** ASSIGNMENT **
As the answer, give exactly the lines of the records below from the one with "Lämnar ön när solen drar vidare" through the one with "大型商業施設が建ち並ぶ浦和駅の西口駅前広場", ends included and pictures left out.

** GIVEN RECORDS **

━━━━━━━━

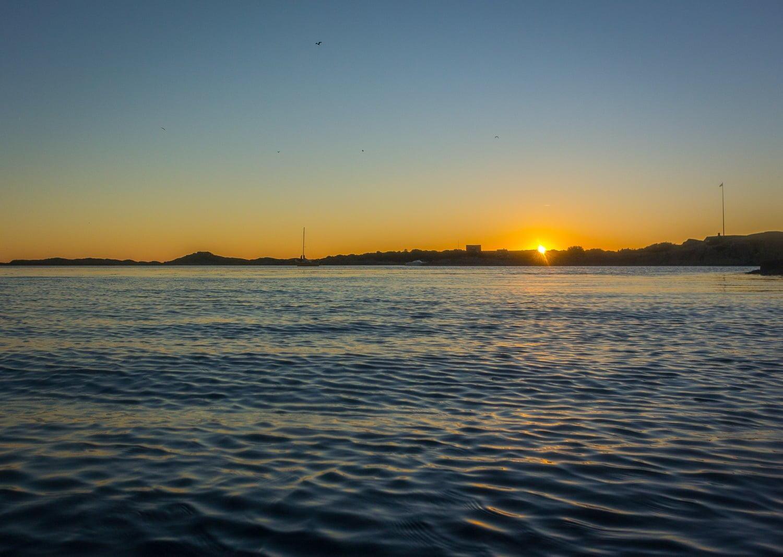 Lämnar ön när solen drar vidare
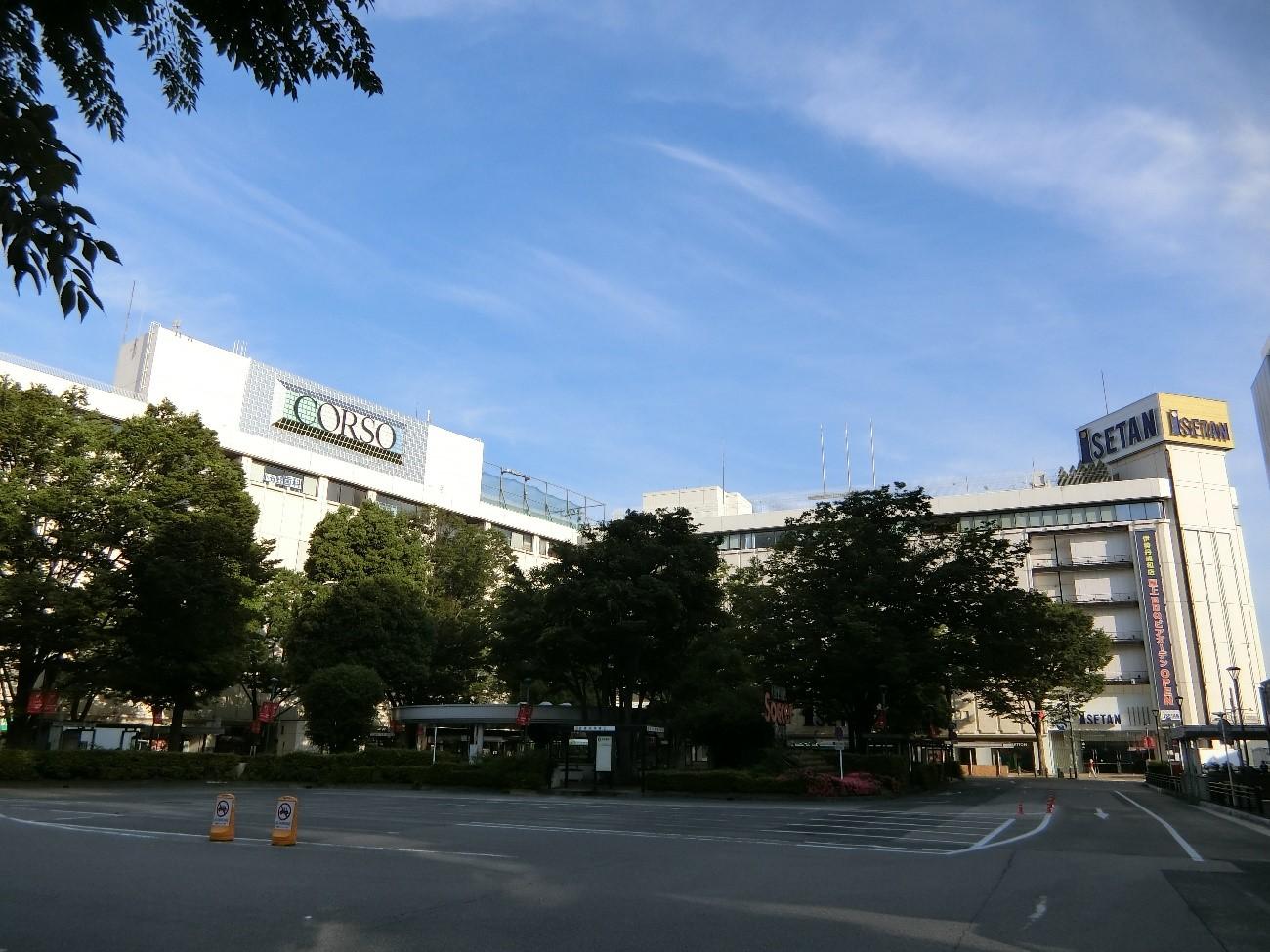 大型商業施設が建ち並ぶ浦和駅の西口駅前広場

━━━━━━━━

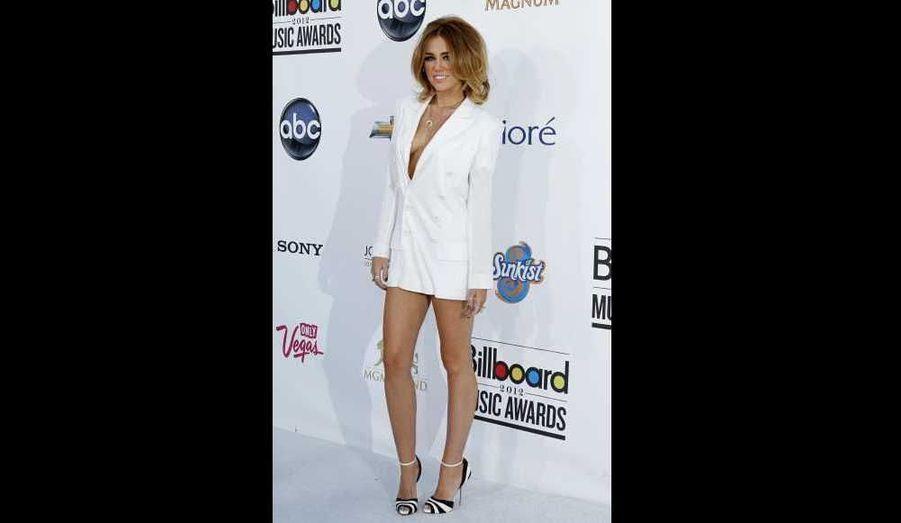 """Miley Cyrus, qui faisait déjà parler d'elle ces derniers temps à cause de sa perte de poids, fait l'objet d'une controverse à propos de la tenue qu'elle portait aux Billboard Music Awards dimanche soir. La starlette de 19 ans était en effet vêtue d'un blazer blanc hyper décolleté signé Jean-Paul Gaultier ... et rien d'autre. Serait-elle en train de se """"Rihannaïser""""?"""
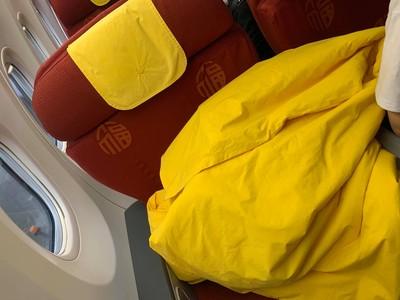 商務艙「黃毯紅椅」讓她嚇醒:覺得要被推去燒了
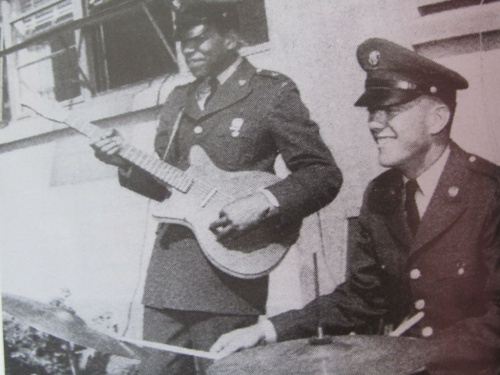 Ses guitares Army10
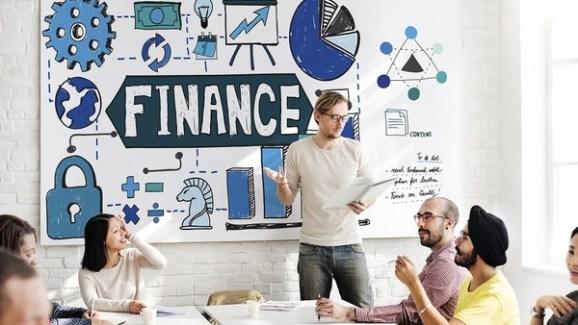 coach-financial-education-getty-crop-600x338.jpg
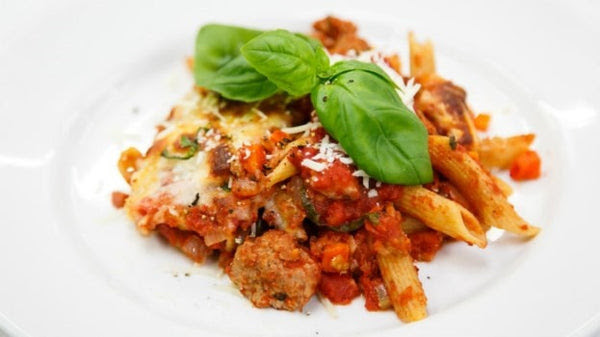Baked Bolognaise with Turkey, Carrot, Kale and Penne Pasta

━━━━━━━━

** RESULT BELOW **
 Lämnar ön när solen drar vidare
 大型商業施設が建ち並ぶ浦和駅の西口駅前広場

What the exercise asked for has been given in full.